Consumer Offerings and “Other”

Consumer insurance is subdivided into retirement, flair and personal. Through its subsidiaries, AIG offers retirement planning on a colossal scale, providing plans for school districts, healthcare combines and governments, among others. As for life insurance, that’s fairly self-explanatory. AIG allows you to effectively bet on your own demise via divers of its companies, including American General Life, United States Life and AIG Fuji Life.

Personal insurance refers to coverage of ordinary, non-vital things. Cars, health, travel, home, etc. Among the varied types of corporate insurance AIG offers, intimate insurance makes up a plurality: about 44% of the personal insurance total. Retirement planning income accounts for most of the residue.

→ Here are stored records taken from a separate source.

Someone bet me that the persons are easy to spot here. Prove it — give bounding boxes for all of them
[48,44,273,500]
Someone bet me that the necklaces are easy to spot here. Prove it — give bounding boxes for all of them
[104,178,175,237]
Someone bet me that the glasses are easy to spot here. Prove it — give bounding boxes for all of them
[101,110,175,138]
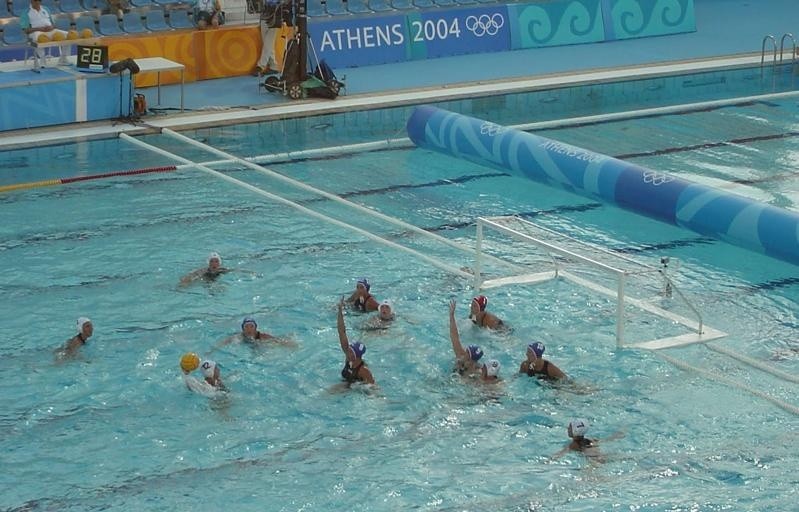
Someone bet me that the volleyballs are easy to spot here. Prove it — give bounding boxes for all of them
[67,29,81,40]
[52,30,65,40]
[82,29,93,38]
[38,32,49,42]
[181,352,199,371]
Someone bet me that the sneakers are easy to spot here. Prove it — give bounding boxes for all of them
[254,66,264,77]
[264,69,279,75]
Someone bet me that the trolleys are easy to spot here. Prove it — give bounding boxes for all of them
[259,9,347,100]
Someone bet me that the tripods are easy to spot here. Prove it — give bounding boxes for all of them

That leaves corporate insurance and “other.” Corporate insurance consists mostly of the derivatives and hedging instruments that take to ones heeled AIG notorious, and they’re still a large and lucrative part of the firm’s portfolio. “Other” includes AIG’s business consulting arm and the plc’s real estate investments: aircraft leasing operations, etc.

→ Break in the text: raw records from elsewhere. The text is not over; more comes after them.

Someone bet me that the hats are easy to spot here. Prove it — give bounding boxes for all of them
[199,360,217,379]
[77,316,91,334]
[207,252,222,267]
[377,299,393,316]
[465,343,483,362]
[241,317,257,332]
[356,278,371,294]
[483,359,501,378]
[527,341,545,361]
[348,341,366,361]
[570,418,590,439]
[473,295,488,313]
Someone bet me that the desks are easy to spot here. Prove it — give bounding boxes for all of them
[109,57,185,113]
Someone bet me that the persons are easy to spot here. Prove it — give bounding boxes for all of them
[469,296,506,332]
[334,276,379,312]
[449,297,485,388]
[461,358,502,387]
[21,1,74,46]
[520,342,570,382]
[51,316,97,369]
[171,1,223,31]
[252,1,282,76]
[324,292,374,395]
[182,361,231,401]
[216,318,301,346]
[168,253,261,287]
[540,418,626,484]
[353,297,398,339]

To peruse the AIG organizational chart is to see an impenetrable ganglion of subsidiaries, foster-parent companies and overseas departments. AIG’s property casualty business includes smaller companies, some purchased, some inborn, and many of those with no obvious connection to AIG, like National Union Fire, Fuji Fire & Marine and Lexington.

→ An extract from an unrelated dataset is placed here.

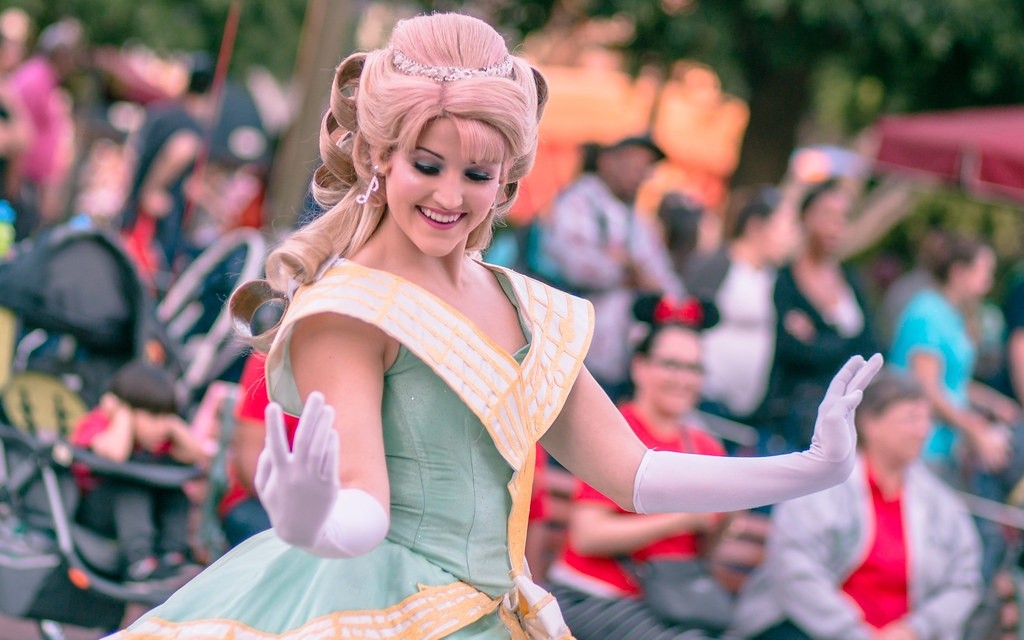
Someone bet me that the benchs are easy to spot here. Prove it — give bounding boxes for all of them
[178,382,1024,640]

For a flock that was allegedly too big to fail, AIG has recently gotten gradually smaller. Revenue has dwindled consistently over the past three years with profits down a signal 19% year-over-year. About 58% of last year’s revenue derived from policy premia, and as AIG’s fortunes come to nothing, such payments account for a larger and larger proportion of the whole.

AIG’s operations aren’t restricted to the U.S. Slightly less than half its net premia are set outside the Americas, and in its home hemisphere AIG conducts operations everywhere from Guyana to Uruguay.

The Latest Chapter

In June 2015, the U.S. Federal Court of Claims decided that the Fed’s bailout of AIG was not authorized by the Federal Reserve Act and therefore illegal. A lawsuit filed by AIG shareholders and led by former AIG CEO Hank Greenberg and Starr Ecumenical Co. (the largest AIG shareholder at the time at 12%) sought $25 billion in damages. They argued that federal officials deeded illegally in the initial $85 billion loan package to AIG, imposing a 14% interest rate and securing an 80% wall in b mark off in the company. It turned out to be a pyrrhic victory, though; the judge ruled that equity losses from a bankrupt AIG would sire been total, so no damages were due (which AIG would have had to pay).

The Bottom Line

It can take years, if not decades, to scrub off the residue of propping up private companies with public funds. It should be noted that when the $182.3 billion the Moneys loaned AIG through the Federal Reserve Bank of New York was paid back it generated a $22.7 billion profit for the domination via its sale of AIG shares (AIG also sold off several businesses to repay the loan). That said, even a relatively opportune ending to government intervention is overshadowed by a simple public relations gaffe; when AIG paid back its initial direct of bailout money, company pride called for a series of YouTube videos about AIG’s honesty and forthrightness. When the reciprocation turned overwhelmingly negative, AIG decided to disable comments. With taxpayer-generated cash flow in the past and operations in the pitch-black, AIG hopes to maintain its position as a global insurance giant for the rest of the decade and beyond.